A travers l’itinéraire de Rallia, une jeune femme venue de Suisse pour retrouver sa mère sur un plateau aride de l’Algérie profonde, Mehdi Charef a cherché à évoquer la condition de femmes vivant dans un pays où la sévérité des moeurs s’ajoute à la pauvreté et à la dureté du climat. A mi-chemin entre la fable ethnologique et le récit initiatique, La Fille de Keltoum pêche avant tout par un traitement visuel plat, un récit lent et convenu, et une mauvaise direction d’acteur qui plongent immanquablement le spectateur dans un état de léthargie profonde.

Ce n’est pourtant pas les bonnes intentions qui manquent à ce film. A la manière d’un Merzak Allouache dans L’Autre monde, Mehdi Charef a cherché à redonner à ce pays déshérité et méconnu une certaine dignité cinématographique : paysage arides mais magnifiques, visages burinés par le soleil et la dureté de la vie, sensualité contrariée des femmes voilées aux corps tabous, impitoyablement soumis au travail. Rallia, pimpante jeune fille venue de Suisse, tranche évidemment avec cet univers. Elle cherche sa mère Keltoum, moins dans le but de renouer avec ses racines que de se venger de cette mère indigne qui l’a abandonnée lâchement. Flanquée de Nedjma, une vieille fille à moitié cinglée qui distribue à dos de mulet l’eau aux habitants éparpillés sur le plateau, elle traverse le pays pour trouver Keltoum qui travaille dans un hôtel en ville.

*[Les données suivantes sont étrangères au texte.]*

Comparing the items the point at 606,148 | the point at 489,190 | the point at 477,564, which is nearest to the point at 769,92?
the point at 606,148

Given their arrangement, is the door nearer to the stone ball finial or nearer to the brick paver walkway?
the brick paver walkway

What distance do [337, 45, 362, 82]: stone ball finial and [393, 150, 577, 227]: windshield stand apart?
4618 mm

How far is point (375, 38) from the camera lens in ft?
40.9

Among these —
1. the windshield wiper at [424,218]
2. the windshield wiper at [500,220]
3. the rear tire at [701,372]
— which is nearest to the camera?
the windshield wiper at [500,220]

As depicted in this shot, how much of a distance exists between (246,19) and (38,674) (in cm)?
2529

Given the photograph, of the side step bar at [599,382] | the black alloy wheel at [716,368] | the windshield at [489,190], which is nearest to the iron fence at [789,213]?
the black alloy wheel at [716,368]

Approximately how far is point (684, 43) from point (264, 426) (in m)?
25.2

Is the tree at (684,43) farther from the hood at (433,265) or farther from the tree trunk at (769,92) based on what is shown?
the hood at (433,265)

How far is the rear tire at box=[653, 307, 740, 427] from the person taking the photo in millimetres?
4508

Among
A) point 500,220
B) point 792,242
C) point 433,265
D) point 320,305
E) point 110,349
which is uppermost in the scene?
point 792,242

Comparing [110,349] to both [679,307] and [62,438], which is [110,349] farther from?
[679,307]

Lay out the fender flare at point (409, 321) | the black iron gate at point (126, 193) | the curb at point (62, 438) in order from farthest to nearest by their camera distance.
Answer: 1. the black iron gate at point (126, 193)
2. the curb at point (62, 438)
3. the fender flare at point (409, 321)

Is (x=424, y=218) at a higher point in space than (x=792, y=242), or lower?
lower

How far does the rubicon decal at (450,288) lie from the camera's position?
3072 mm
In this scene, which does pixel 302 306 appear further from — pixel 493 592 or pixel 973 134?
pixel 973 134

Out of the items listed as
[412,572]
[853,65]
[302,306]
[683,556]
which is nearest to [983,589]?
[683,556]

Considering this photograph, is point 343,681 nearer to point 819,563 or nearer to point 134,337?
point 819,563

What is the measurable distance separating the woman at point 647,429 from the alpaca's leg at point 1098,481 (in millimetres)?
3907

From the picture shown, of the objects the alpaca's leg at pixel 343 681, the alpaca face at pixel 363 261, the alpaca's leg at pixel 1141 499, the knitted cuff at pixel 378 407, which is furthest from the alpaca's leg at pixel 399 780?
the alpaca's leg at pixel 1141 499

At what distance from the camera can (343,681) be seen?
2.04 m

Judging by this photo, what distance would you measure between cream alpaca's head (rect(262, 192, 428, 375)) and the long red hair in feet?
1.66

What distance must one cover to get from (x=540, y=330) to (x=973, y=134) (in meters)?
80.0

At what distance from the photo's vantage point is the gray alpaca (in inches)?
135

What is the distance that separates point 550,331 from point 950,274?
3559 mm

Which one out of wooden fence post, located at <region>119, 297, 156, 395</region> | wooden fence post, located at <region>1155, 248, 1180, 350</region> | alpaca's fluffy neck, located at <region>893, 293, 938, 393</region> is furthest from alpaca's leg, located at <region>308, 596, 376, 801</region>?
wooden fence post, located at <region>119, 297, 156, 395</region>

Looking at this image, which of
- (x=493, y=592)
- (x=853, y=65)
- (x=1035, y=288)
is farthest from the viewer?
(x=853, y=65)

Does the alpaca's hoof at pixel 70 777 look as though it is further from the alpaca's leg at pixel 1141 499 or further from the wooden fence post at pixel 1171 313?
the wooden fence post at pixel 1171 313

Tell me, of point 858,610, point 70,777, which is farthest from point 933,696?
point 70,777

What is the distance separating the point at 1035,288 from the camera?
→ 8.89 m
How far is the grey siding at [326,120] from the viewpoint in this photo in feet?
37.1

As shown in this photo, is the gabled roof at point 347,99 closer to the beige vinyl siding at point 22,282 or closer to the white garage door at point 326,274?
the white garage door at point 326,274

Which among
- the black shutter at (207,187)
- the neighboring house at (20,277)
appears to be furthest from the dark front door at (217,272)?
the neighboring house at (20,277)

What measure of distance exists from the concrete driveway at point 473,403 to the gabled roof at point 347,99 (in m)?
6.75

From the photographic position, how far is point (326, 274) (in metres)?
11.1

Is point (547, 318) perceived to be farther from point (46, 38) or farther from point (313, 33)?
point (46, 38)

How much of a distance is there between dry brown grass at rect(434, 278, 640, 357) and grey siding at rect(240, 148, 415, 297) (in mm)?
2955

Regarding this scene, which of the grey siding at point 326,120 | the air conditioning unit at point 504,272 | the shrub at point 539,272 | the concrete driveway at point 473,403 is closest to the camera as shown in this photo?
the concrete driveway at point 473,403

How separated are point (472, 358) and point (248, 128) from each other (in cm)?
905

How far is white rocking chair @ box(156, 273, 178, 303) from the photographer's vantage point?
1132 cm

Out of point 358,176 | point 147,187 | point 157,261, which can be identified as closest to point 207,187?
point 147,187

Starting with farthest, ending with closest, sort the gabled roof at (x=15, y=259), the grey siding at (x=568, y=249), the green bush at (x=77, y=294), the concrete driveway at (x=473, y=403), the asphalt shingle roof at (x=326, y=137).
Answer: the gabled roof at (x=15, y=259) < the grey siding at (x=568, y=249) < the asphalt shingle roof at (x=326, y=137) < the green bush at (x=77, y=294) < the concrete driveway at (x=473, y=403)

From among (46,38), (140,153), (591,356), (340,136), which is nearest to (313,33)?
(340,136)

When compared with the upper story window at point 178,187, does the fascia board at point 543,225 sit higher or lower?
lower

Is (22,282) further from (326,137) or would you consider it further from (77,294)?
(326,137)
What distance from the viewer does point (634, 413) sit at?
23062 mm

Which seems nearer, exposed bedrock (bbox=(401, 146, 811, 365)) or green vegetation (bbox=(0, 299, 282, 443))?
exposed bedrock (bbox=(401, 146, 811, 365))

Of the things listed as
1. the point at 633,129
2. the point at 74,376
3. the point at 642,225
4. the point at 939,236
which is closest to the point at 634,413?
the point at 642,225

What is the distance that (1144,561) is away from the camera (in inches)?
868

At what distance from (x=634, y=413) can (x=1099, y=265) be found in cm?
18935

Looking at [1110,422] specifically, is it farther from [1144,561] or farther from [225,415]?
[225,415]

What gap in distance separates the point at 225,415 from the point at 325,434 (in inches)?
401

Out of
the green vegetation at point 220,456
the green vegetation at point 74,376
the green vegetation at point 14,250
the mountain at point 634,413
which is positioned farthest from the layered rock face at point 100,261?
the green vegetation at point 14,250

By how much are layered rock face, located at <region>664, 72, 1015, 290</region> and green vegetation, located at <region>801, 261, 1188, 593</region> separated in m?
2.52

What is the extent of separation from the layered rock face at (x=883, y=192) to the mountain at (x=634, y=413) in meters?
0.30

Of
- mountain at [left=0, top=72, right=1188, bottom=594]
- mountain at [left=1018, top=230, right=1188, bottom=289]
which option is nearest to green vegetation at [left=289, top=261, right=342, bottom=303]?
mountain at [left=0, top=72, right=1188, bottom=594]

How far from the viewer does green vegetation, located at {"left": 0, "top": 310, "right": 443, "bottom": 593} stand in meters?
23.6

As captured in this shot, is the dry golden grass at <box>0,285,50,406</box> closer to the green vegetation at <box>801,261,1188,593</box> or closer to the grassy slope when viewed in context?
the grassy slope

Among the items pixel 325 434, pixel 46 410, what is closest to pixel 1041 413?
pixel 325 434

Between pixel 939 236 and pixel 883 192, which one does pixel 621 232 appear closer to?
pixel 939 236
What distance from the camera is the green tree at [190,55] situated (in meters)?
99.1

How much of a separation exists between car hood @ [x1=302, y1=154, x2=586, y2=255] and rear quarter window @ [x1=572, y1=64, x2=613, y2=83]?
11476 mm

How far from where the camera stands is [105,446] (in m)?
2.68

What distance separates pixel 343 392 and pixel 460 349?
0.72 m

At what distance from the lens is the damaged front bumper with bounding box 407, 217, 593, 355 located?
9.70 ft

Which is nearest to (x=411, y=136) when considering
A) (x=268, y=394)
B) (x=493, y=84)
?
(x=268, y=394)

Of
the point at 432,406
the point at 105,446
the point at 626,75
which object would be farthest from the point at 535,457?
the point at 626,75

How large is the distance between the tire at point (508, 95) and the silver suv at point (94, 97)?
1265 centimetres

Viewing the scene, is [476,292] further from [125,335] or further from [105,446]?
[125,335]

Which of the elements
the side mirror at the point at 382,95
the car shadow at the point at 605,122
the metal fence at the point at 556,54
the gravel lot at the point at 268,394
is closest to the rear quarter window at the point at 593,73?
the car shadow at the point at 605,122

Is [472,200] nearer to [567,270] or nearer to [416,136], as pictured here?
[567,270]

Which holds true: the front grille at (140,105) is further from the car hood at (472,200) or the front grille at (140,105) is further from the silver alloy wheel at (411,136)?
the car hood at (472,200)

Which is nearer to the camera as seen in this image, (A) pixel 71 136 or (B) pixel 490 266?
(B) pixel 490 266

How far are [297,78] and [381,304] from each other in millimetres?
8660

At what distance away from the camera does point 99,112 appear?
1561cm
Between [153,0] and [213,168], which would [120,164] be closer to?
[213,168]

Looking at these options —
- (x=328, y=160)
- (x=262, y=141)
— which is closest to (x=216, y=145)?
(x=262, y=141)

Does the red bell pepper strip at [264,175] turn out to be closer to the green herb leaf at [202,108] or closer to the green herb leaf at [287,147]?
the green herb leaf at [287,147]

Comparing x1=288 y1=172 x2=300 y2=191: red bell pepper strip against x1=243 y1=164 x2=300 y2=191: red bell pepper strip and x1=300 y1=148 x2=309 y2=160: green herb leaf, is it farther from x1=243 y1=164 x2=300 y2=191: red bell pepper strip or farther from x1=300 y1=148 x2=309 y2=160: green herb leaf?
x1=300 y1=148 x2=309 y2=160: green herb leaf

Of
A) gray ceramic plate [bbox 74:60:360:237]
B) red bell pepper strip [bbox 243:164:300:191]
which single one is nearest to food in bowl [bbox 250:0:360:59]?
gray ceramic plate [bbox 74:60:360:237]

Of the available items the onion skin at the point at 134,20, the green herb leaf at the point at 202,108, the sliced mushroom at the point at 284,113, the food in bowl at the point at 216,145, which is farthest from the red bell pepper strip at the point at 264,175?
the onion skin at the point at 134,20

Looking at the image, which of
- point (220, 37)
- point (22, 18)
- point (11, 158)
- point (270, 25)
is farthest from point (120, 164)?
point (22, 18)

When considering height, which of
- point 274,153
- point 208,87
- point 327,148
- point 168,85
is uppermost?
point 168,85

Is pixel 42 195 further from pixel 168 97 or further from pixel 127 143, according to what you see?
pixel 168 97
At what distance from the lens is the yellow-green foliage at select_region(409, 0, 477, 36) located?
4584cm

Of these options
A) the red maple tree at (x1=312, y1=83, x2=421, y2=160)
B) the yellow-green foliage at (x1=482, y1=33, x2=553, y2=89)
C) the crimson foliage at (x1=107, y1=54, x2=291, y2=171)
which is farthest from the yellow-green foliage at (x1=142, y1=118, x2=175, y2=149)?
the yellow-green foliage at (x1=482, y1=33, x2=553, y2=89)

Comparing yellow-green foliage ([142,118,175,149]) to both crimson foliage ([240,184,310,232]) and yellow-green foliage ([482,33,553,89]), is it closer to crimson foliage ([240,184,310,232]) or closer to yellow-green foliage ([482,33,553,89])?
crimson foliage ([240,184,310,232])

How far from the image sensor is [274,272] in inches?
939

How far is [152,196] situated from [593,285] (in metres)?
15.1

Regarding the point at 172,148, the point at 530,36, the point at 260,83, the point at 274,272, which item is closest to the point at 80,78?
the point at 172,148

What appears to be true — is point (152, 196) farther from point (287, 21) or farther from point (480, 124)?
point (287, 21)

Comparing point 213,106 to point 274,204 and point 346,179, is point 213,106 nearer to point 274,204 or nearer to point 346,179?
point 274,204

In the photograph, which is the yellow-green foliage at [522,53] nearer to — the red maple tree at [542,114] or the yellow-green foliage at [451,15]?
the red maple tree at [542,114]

Ce « road-movie » Algérien, hélas, se contente d’une trame prétexte et superficielle pour évoquer le drame des femmes algériennes. Charef reprend un motif épuisé -la quête de la mère, allégorie d’un pays tout entier forcé d’abandonner ses pupilles- auquel il ne parvient pas à insuffler l’émotion et le lyrisme attendus. Le couple formé par Rallia et Nedjma fournit pourtant quelques idées porteuses (Nedjma, infantile et asexuée, incarne pour Rallia tous les maux dont souffre ce pays qu’elle dit haïr). Mais, empêtré dans des conventions narratives et la volonté trop consciente de décrire un pays en souffrance, La Fille de Keltoum reste à niveau d’observation très schématique, et ne devient jamais la quête intérieure qu’il prétend être.